** Problem to solve **
Every line of the records below that holds the word "bounding" should be copied out.

** Excerpted records **
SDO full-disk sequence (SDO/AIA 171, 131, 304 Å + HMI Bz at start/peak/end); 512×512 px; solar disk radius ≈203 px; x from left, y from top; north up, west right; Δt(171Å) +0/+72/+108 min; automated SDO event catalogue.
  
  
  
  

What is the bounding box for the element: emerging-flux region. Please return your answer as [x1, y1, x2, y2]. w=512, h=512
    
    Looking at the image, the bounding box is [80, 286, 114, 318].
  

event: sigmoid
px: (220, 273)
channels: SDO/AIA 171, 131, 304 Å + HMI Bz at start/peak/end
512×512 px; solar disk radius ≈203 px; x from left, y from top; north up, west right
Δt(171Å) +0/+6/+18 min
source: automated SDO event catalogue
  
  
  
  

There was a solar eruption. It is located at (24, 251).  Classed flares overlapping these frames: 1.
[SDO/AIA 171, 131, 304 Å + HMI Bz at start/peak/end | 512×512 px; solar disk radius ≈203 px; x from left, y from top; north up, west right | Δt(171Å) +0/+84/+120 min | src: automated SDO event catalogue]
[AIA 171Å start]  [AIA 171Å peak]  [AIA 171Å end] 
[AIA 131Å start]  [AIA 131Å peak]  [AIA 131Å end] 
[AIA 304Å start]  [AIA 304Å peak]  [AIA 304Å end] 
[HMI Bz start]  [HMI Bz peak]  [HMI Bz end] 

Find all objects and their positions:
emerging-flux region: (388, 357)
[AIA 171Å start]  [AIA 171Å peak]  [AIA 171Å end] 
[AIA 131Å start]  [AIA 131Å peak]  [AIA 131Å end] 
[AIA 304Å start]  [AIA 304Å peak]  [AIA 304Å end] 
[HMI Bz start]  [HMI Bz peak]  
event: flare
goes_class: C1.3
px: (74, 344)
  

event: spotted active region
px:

** Reply to the exercise **
What is the bounding box for the element: emerging-flux region. Please return your answer as [x1, y1, x2, y2]. w=512, h=512
    Looking at the image, the bounding box is [80, 286, 114, 318].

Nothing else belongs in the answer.